Delfos es un pueblo pequeño con vistas sorprendentes del valle y del mar. En la antigua Grecia, Delfos era muy visitado por los peregrinos que llegaban desde tierras lejanas en busca de los consejos de Pitia, la sacerdotisa más famosa de la época. El oráculo de Delfos estaba formado por mujeres mayores que creían tenían poderes heredados del dios Apolo. Las mujeres llegaban a un estado de trance mediante el uso de drogas y eran sus sacerdotes los que interpretaban sus palabras. Delfos estaba considerado el lugar religioso más importante del mundo helénico.
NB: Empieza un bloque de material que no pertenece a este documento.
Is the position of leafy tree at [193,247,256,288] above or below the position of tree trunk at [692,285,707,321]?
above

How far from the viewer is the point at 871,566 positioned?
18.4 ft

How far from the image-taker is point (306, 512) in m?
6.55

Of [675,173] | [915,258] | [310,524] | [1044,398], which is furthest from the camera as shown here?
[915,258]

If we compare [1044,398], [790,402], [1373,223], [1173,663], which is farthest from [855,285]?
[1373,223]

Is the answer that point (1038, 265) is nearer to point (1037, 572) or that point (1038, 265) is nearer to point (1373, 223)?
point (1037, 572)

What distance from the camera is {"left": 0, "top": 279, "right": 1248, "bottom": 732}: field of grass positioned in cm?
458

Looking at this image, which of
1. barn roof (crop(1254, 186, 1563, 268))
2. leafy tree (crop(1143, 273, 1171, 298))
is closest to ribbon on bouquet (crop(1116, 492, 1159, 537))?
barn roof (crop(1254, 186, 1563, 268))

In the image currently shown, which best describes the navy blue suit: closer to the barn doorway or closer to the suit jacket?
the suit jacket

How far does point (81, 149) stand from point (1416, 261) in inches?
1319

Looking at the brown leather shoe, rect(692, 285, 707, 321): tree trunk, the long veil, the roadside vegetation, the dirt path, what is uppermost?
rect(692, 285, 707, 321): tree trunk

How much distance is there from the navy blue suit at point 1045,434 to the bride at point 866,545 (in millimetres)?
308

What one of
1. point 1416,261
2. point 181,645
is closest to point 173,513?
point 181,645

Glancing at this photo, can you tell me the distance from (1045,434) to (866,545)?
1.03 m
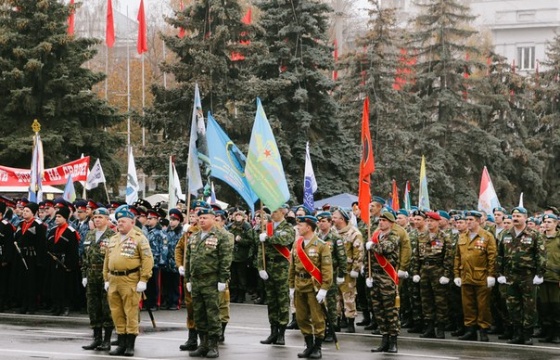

Seguíamos transitando por la vía sagrada y atravesamos los grandes tesoros materiales, conociendo como florecieron tronos en una simbiosis entre lo humano y lo divino.
El jueves 19 nos trasladamos al Canal de Corinto, donde conecta el golfo de Corintio con el golfo de Sarónico en el Mar Egeo. Este canal tiene una altura de más de 40 metros y en algunos puntos llega a tener 76 m de alto y 8 m de profundidad. El canal trajo gran beneficio económico a la región, ya que creaba una vía marítima entre las aguas del golfo Corintio con las del Mar Egeo.
Mas tarde llegamos a Micenas, según la mitología griega la ciudad fue fundada por Perseo. Se tiene registros arqueológicos de haber sido habitada desde el neolítico, aunque las murallas descubiertas en excavaciones recientes datan de 1600 a. C. y el 1150 a.C. En Grecia se desarrolló la cultura micénica, que obtuvo esa denominación por ser la ciudad de Micenas el primer sitio arqueológico en el que se encontraron elementos de esta cultura. Fue la época dorada de la guerra de Troya y de los primeros héroes griegos. Existía una relación de cercanía entre dioses y hombres, el rey rendía culto al dios protector de la ciudad; los dioses principales habitaban en el Monte Olimpo, descendientes de Cronos.
Hubo grandes viajeros entre los héroes mitológicos, Ulises que viajó 10 años desde Troya en busca de su casa; Hércules se dirigió hacia el norte a la tierra de los hiperbóreos, después al oeste al jardín de las hespéridas. Y Jason al Mar Negro buscando el vellocino. Pero lo más grandioso es que se asentó una gran cultura y fue de enorme influencia hacia occidente. Decidimos comer en Epidauro, una zona de recreo donde es muy famoso porque se sirve un exquisito cordero asado, ahí degustamos un exquisito manjar… ¡Como los dioses del Olimpo!
Las ruinas que conocimos alrededor de Atenas trasmiten la estética de los dioses. Así mismo la belleza natural que engalana y adorna la tierra de la mitología, la utopía y los sueños; percibiéndose través del cielo azul y el verde intenso de los árboles. Asclepio el hijo y médico de Apolo, está en el centro de la ciudad. Existiendo también una obra teatral al aire libre que, con un poder acústico tan potente, se crea una realidad mística. Representando la tragedia de Esquilo, Sofocles y Eurípides… Trataré de volver a convivir con los dioses.